**Ausgewählter Text**
<<<<

Zu prüfen bleibt, ob die Versicherte auf Grund des Vertrauensschutzprinzips etwas zu ihren Gunsten ableiten kann.
 
3.1 Der in Art. 9 BV verankerte Grundsatz von Treu und Glauben schützt den Bürger und die Bürgerin in ihrem berechtigten Vertrauen auf behördliches Verhalten und bedeutet u.a., dass falsche Auskünfte von Verwaltungsbehörden unter bestimmten Voraussetzungen eine vom materiellen Recht abweichende Behandlung der Rechtsuchenden gebieten. Gemäss Rechtsprechung und Doktrin ist eine falsche Auskunft bindend,
 
1. wenn die Behörde in einer konkreten Situation mit Bezug auf bestimmte Personen gehandelt hat;
 
2. wenn sie für die Erteilung der betreffenden Auskunft zuständig war oder wenn die rechtsuchende Person die Behörde aus zureichenden Gründen als zuständig betrachten durfte;
 
3. wenn die Person die Unrichtigkeit der Auskunft nicht ohne weiteres erkennen konnte;
 
4. wenn sie im Vertrauen auf die Richtigkeit der Auskunft Dispositionen getroffen hat, die nicht ohne Nachteil rückgängig gemacht werden können;
 
5. wenn die gesetzliche Ordnung seit der Auskunftserteilung keine Änderung erfahren hat (BGE 127 I 36 Erw. 3a, 126 II 387 Erw. 3a; RKUV 2001 Nr. KV 171 S. 281 Erw. 3b, 2000 Nr. KV 126 S. 223, Nr. KV 133 S. 291 Erw. 2a; zu Art. 4 Abs. 1 aBV ergangene, weiterhin geltende Rechtsprechung: BGE 121 V 66 Erw. 2a mit Hinweisen).

>>>>

**Gespeicherte Daten**
<<<<

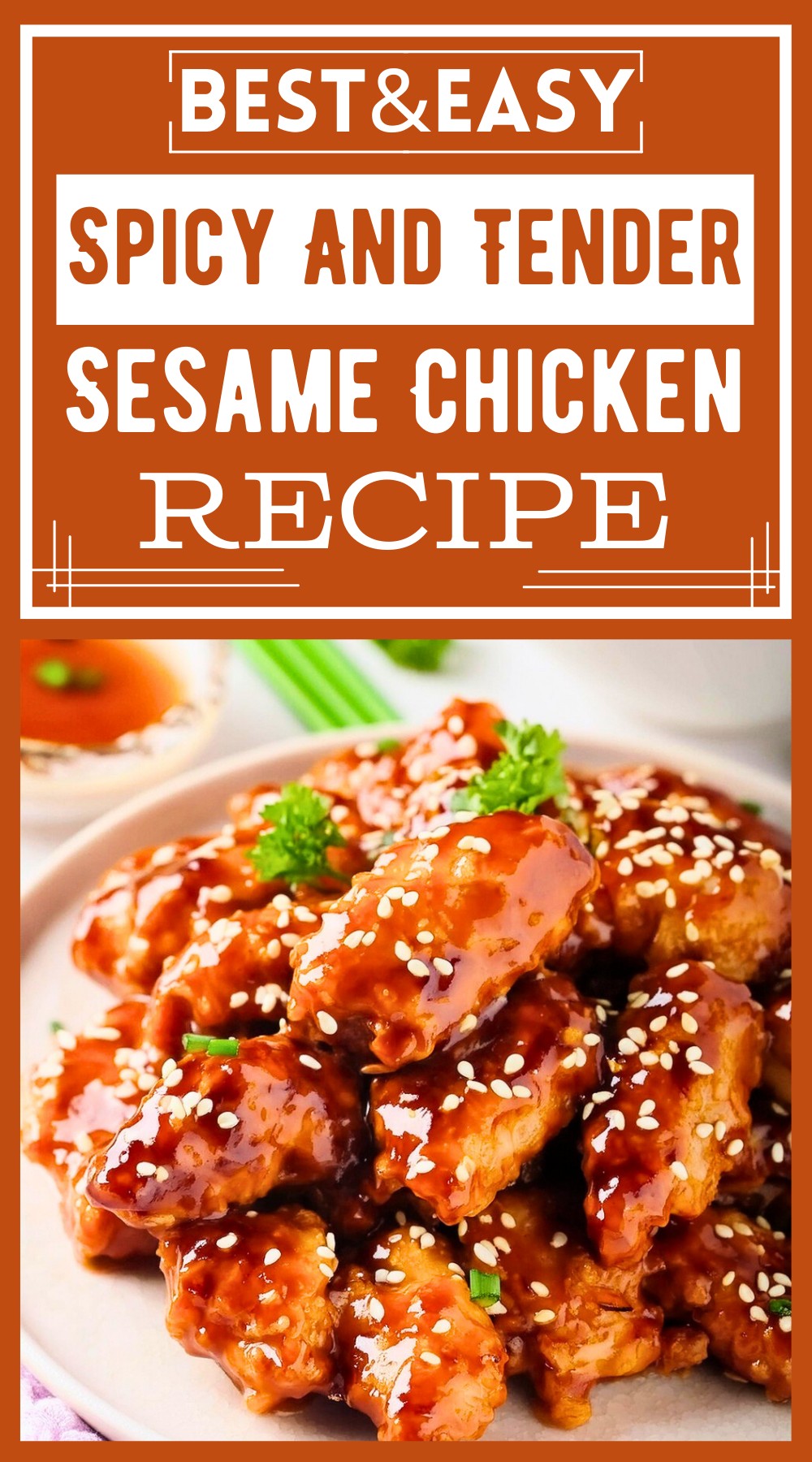 Spicy And Tender Sesame Chicken Recipe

>>>>

**Aufgabenübersicht**
(A) Zählen Sie alle Voraussetzungen auf, unter denen eine falsche behördliche Auskunft laut dem ausgewählten Text bindend ist.
(B) In welchem Artikel ist der Grundsatz von Treu und Glauben gemäss dem ausgewählten Text verankert?

**Antworten je Aufgabe**
(A)
1. Die Behörde hat in einer konkreten Situation mit Bezug auf bestimmte Personen gehandelt.
2. Sie war für die Erteilung der betreffenden Auskunft zuständig, oder die rechtsuchende Person durfte sie aus zureichenden Gründen als zuständig betrachten.
3. Die Person konnte die Unrichtigkeit der Auskunft nicht ohne weiteres erkennen.
4. Sie hat im Vertrauen auf die Richtigkeit der Auskunft Dispositionen getroffen, die nicht ohne Nachteil rückgängig gemacht werden können.
5. Die gesetzliche Ordnung hat seit der Auskunftserteilung keine Änderung erfahren.

(B) In Art. 9 BV.